┏━━

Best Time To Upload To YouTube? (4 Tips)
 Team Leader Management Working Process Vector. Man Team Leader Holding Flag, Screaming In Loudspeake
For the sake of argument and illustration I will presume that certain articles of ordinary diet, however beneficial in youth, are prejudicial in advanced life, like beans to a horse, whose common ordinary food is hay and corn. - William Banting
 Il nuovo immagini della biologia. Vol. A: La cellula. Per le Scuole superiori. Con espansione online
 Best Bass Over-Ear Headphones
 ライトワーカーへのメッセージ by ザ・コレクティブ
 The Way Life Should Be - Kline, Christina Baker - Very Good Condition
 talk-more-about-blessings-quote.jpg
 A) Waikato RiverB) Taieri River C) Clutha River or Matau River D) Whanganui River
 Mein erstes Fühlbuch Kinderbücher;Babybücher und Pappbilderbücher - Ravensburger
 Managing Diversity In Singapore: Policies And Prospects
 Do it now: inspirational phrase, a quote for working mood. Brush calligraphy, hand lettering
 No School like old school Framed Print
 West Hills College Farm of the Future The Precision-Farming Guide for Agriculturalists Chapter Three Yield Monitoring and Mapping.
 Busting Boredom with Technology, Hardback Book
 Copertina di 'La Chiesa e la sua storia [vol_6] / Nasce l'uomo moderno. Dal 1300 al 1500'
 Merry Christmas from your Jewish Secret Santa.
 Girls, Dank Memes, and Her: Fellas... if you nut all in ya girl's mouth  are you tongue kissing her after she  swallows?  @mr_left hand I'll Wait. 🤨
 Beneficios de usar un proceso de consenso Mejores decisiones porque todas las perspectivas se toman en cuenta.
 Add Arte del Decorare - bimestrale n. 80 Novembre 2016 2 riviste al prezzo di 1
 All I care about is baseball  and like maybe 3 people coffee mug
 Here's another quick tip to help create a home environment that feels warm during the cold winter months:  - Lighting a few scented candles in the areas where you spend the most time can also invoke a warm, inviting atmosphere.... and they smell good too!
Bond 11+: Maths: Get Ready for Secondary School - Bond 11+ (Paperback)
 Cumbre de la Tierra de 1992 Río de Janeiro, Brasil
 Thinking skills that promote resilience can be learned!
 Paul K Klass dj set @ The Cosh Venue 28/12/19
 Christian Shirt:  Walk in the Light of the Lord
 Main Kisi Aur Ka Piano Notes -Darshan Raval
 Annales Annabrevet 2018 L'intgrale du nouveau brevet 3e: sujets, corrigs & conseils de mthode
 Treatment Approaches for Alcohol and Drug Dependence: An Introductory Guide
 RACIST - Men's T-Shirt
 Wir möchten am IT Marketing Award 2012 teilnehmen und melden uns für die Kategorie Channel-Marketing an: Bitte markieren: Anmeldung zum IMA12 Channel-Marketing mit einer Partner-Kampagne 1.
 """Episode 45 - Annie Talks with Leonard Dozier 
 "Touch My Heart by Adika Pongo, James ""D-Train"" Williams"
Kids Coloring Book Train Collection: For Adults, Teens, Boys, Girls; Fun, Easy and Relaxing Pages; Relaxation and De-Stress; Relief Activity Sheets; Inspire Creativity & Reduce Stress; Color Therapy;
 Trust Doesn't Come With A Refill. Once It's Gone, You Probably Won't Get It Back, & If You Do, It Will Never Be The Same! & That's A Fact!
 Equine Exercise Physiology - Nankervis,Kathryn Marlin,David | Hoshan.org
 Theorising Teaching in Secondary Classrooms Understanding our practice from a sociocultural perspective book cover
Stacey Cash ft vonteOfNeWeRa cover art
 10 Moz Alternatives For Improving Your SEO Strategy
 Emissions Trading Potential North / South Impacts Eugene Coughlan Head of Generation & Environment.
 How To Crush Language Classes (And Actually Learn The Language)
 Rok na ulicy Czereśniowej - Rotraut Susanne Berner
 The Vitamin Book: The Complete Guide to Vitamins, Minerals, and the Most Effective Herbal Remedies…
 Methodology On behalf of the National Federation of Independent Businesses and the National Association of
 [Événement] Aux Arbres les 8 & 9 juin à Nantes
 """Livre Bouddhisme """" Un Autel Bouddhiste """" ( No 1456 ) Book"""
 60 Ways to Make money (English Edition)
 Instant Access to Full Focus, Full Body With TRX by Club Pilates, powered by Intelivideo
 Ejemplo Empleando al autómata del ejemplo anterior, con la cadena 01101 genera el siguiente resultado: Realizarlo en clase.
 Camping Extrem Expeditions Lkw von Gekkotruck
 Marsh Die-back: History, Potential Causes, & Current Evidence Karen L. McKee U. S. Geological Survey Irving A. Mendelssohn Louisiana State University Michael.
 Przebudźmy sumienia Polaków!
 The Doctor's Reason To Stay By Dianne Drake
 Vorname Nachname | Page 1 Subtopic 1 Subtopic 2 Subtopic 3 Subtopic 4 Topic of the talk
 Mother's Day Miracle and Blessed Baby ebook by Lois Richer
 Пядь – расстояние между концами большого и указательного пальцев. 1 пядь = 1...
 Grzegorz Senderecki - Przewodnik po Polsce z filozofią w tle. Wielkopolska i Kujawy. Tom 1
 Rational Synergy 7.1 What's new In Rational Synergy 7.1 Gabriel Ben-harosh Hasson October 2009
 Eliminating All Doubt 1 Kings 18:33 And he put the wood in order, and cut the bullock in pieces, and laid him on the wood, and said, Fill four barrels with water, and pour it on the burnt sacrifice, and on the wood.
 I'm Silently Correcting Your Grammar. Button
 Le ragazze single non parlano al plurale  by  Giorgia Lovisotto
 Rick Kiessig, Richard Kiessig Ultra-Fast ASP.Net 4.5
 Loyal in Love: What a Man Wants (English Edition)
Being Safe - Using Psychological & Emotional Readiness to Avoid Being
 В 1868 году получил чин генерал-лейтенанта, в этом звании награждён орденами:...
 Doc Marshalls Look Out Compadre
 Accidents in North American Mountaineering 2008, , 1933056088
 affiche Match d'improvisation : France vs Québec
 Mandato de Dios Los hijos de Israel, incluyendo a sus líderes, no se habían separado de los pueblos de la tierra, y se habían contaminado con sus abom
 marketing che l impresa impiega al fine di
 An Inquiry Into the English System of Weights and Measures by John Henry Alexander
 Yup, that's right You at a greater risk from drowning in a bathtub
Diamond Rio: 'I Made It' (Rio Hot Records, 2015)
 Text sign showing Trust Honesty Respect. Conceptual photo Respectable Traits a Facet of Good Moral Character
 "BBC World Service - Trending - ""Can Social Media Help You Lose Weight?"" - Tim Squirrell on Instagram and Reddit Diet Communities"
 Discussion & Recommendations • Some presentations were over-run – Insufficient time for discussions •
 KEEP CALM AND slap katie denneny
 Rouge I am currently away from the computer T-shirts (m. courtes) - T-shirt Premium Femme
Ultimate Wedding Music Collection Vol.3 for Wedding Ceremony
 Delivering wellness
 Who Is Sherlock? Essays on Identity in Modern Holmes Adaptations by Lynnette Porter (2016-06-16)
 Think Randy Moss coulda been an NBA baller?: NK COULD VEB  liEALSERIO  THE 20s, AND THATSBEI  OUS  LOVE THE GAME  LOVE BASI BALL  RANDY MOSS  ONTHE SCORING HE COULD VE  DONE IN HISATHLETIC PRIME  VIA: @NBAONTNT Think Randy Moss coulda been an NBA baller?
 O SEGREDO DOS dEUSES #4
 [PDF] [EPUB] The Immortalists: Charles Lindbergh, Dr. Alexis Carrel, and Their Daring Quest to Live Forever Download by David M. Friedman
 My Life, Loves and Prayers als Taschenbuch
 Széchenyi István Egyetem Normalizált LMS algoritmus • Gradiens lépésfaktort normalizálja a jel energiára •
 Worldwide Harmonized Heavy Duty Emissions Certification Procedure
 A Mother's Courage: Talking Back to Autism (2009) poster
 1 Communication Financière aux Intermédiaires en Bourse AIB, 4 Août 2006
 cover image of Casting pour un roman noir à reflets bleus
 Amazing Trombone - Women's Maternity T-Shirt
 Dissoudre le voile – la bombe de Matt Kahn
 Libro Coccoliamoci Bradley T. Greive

┗━━

PROBLEM
Filtering the entries above by the word "from", copy each line that matches.

SOLUTION FOR THIS PROBLEM
 Merry Christmas from your Jewish Secret Santa.
 Theorising Teaching in Secondary Classrooms Understanding our practice from a sociocultural perspective book cover
 Yup, that's right You at a greater risk from drowning in a bathtub
 Rouge I am currently away from the computer T-shirts (m. courtes) - T-shirt Premium Femme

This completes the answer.